What Do Data on Millions of U.S. Workers Say About Life Cycle Income Risk?
This paper sheds new light on individual labor income risk using a unique and confidential dataset from the Social Security Administration on individuals’ earnings histories. The substantial sample size allows us to cut the data in different and novel ways and document how earnings risk varies over the lifecycle and across individuals that differ in their lifetime income. The main conclusion of our research is that earnings risk varies significantly across the population in the following ways. First, the overall size of income risk becomes smaller with age, from age 25 to 50 and then increases again. Second, as individuals age, the likelihood of getting very small and very large shocks increases relative to the likelihood of middling shocks.

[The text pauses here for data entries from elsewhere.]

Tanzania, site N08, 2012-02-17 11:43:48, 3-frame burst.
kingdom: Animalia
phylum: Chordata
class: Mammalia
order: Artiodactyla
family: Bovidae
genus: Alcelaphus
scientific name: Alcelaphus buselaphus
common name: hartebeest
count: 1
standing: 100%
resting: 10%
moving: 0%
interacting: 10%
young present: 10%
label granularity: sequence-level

Third, income shocks become more left skewed with age, meaning that, relative to the average change in income, a large fall becomes more likely than a large rise as individuals get older. Finally, earnings growth rates are dramatically different for individuals ranked by their lifetime income: individuals with lifetime earnings in the top 5% experience a growth rate from age 25 to 55 that is 10 times larger than individuals with average lifetime earnings. To provide useful input to policy relevant research, we estimate an econometric process that captures these salient features of earnings dynamics to provide a reliable “user’s guide” for applied economists.

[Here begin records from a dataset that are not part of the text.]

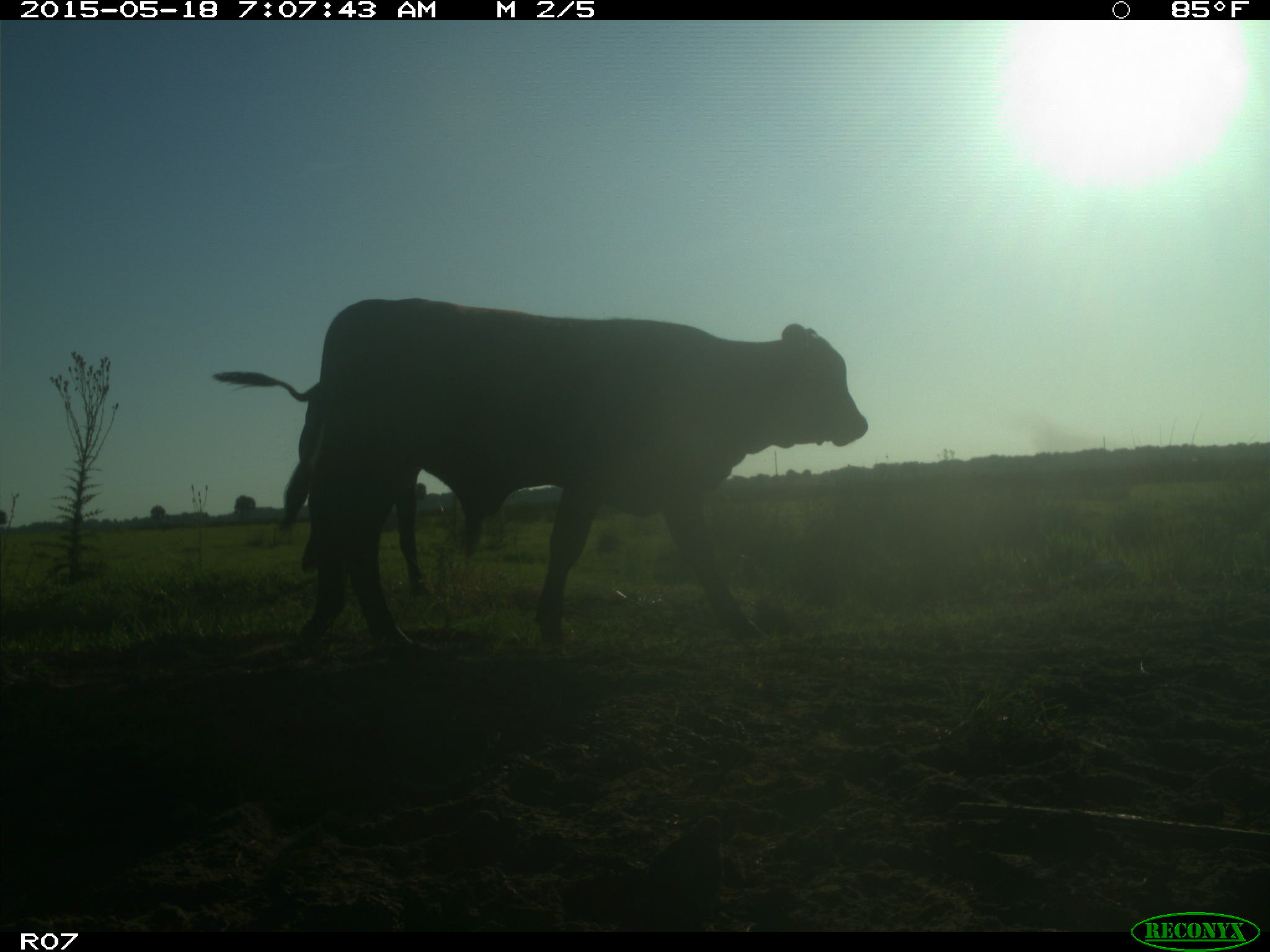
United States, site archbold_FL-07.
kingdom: Animalia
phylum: Chordata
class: Mammalia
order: Artiodactyla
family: Bovidae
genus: Bos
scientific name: Bos taurus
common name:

- We examine the earnings histories of over 5 million individuals using confidential Social Security Administration data and find that earnings risk varies significantly across the population.
- Income risk decreases between ages 25 to 50 and then increases again.

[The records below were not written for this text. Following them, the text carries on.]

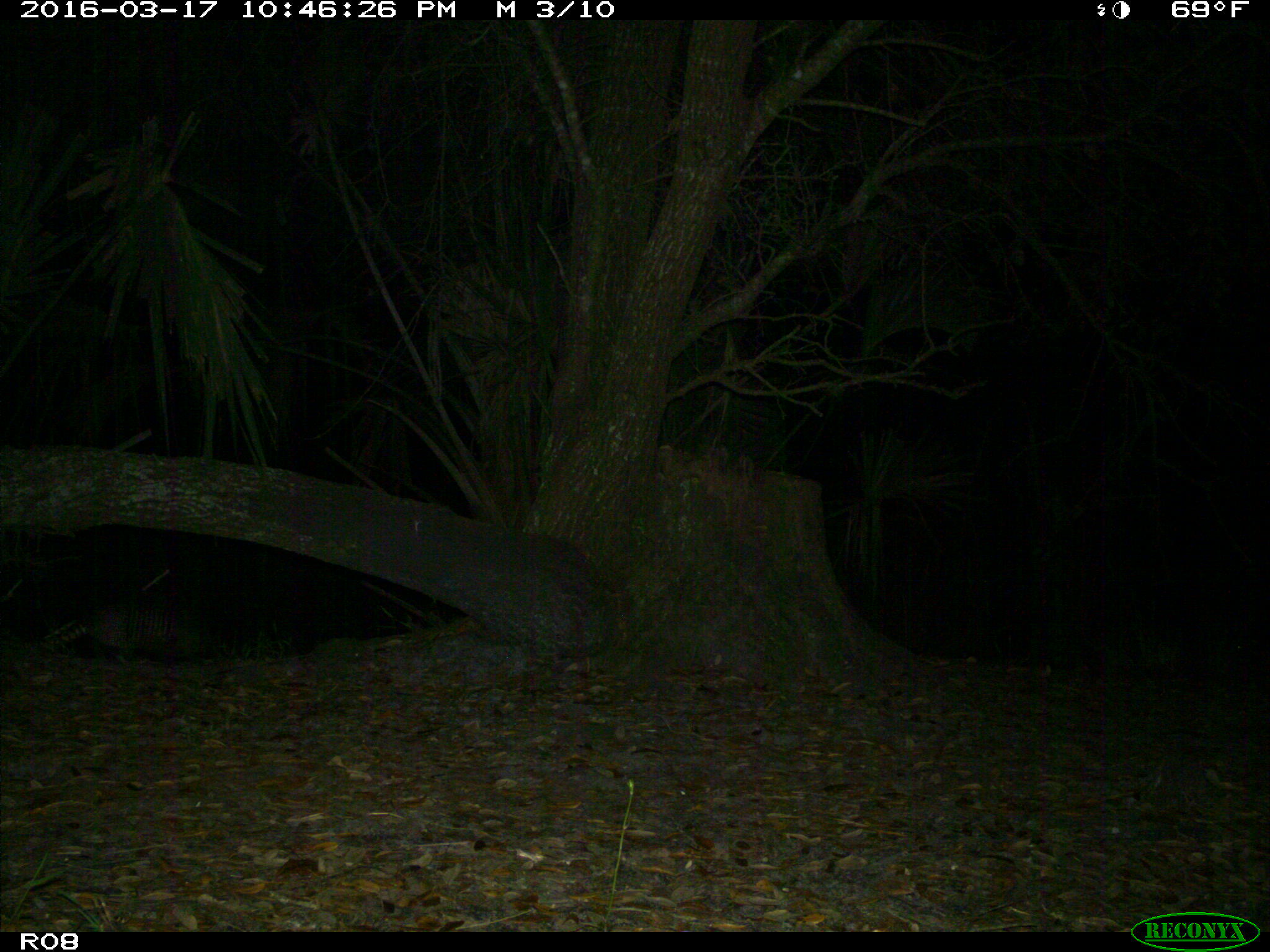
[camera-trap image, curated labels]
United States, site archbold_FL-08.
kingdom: Animalia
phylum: Chordata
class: Mammalia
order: Cingulata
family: Dasypodidae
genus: Dasypus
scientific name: Dasypus novemcinctus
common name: nine-banded armadillo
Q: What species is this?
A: Dasypus novemcinctus (nine-banded armadillo).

- As individuals get older, they are more likely to experience very small and very large earnings shocks rather than moderate shocks.
- With age, a large drop in earnings becomes more likely than a large increase.
- Earnings growth varies greatly by lifetime income. Between ages 25 to 55, individuals with earnings in the top 5% experience growth 10 times larger than those with average lifetime earnings.
- Earnings changes over the life cycle do not have a normal distribution.